Melinda descreve como os neoliberais uniram-se aos conservadores para estabelecer uma espécie de anti-Maio de 68 para fazer a recuperação da família e dos valores burgueses. Ela mostra inclusive (e é bastante curioso) como, de certa maneira, algumas bandeiras de maio de 68 – a diversidade sexual, por exemplo – foram recuperadas de forma conservadora, na forma, por exemplo, do casamento homossexual.

Em seus livros fundamentais – mas especialmente em Contrarrevolução – Melinda vai atrás das alternativas. Ao fazê-lo, recupera um teórico do Partido Comunista Grego, dos anos 1960 e 70, Nikolas Poulantzas, que cometeu suicídio em 1979. Foi quem teorizou, já àquela época, a respeito de um possível giro inesperado da teoria revolucionária. Ele vislumbrava a hipótese de capturar, para um pós-capitalismo, o Estado de bem-estar social. Queria agir por dentro dele e, ao mesmo tempo, estourar seus limites para detonar a ordem burguesa.
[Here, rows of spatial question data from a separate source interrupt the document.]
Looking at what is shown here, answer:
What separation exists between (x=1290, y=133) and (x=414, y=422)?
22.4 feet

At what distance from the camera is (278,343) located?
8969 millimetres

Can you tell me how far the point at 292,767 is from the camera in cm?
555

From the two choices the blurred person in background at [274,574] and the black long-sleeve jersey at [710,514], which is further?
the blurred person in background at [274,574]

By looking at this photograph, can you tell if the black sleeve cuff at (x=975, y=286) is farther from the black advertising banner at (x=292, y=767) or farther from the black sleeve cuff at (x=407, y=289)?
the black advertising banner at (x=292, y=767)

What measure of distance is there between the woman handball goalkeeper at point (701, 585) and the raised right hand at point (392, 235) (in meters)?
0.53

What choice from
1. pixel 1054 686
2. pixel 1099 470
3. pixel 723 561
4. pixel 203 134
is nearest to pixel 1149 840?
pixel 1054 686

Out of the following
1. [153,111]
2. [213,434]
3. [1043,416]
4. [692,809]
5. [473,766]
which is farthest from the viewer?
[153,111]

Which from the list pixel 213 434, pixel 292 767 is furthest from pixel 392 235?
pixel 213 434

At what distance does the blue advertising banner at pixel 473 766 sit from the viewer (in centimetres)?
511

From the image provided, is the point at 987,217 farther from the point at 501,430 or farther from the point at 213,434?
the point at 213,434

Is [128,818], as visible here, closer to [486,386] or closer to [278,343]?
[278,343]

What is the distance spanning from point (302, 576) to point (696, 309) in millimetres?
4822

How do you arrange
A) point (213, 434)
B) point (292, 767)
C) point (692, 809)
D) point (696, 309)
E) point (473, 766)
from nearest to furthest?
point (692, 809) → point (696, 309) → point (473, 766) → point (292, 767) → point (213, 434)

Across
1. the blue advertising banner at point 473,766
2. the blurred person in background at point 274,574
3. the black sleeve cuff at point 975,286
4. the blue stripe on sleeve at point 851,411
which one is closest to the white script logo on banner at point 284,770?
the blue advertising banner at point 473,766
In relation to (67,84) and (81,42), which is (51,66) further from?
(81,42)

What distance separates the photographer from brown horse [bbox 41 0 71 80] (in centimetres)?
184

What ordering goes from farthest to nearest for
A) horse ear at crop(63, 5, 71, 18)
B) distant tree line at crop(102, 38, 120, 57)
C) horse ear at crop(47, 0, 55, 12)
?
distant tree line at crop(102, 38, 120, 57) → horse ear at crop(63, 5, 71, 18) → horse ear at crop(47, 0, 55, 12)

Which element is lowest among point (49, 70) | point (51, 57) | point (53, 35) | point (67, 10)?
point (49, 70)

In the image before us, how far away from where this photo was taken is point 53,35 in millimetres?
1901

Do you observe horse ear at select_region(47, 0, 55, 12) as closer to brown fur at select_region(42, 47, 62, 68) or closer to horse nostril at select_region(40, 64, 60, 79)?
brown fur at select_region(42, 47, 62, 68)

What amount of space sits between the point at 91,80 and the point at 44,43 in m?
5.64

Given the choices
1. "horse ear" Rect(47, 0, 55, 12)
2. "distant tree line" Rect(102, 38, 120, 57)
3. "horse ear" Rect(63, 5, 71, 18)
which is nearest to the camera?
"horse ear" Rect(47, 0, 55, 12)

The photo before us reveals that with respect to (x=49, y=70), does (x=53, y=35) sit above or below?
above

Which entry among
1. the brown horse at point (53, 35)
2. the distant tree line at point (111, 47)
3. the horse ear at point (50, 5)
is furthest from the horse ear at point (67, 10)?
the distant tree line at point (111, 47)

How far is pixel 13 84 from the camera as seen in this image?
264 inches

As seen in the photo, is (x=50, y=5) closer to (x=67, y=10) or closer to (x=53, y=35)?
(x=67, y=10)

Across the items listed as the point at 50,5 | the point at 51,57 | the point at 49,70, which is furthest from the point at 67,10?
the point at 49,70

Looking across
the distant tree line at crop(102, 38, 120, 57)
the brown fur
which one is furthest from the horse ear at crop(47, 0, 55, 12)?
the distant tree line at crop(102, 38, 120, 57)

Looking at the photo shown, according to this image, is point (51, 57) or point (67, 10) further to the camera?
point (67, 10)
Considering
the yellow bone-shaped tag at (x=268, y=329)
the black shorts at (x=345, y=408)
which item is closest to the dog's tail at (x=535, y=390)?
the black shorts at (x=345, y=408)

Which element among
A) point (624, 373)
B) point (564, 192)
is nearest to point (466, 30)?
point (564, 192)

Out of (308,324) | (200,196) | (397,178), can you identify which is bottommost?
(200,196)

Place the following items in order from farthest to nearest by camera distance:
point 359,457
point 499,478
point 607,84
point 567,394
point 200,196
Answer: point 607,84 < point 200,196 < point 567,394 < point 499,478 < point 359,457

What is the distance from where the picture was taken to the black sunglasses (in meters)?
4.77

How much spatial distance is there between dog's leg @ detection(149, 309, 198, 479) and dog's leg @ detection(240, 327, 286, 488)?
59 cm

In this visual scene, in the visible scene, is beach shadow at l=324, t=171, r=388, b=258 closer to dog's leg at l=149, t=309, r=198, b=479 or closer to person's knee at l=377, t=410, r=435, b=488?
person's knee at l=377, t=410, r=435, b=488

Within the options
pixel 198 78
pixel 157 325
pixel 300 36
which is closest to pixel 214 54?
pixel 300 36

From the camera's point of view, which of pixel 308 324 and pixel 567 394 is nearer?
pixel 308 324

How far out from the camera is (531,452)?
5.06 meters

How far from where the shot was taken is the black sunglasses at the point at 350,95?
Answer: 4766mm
Poulantzas: o projeto da revolução precisa mudar

Poulantzas argumentava que alguns dos valores centrais das lutas operárias dos séculos XIX e XX haviam sido valorizados e ao mesmo tempo capturados pelo Estado de bem-estar social. Por isso, já não adiantava simplesmente defender as noções anteriores de revolução: a classe trabalhadora prezava o fato dos seus direitos estarem sendo assegurados pelo Estado capitalista.

Ele pensa que a estratégia deveria ser recuperar estes valores; atuar por dentro e para explodir os limites desse estado. Lutar, por exemplo, pelo direito ao trabalho para as mulheres – porque o keynesianismo baseava-se na ideia do marido sustentador do lar. Expandi-lo para as maiorias globais: os não-brancos, os imigrantes, os fora-da-ordem.

Melinda Cooper sugere, sempre de forma provocadora, que é preciso recuperar e ir além do próprio Poulantzas. Para ela – num pensamento que pode ser estendido ao futuro do governo Lula – a esquerda precisa questionar todo o processo de criação do dinheiro. É transformar o dinheiro num Comum e, ao fazê-lo, promover um grande choque de serviços públicos, de garantia de pleno emprego, de transformação da infraestrutura e de desmercantilização da vida. Sua obra, instigante e inspiradora, é um alento bem-vindo, em tempos de marasmo intelectual.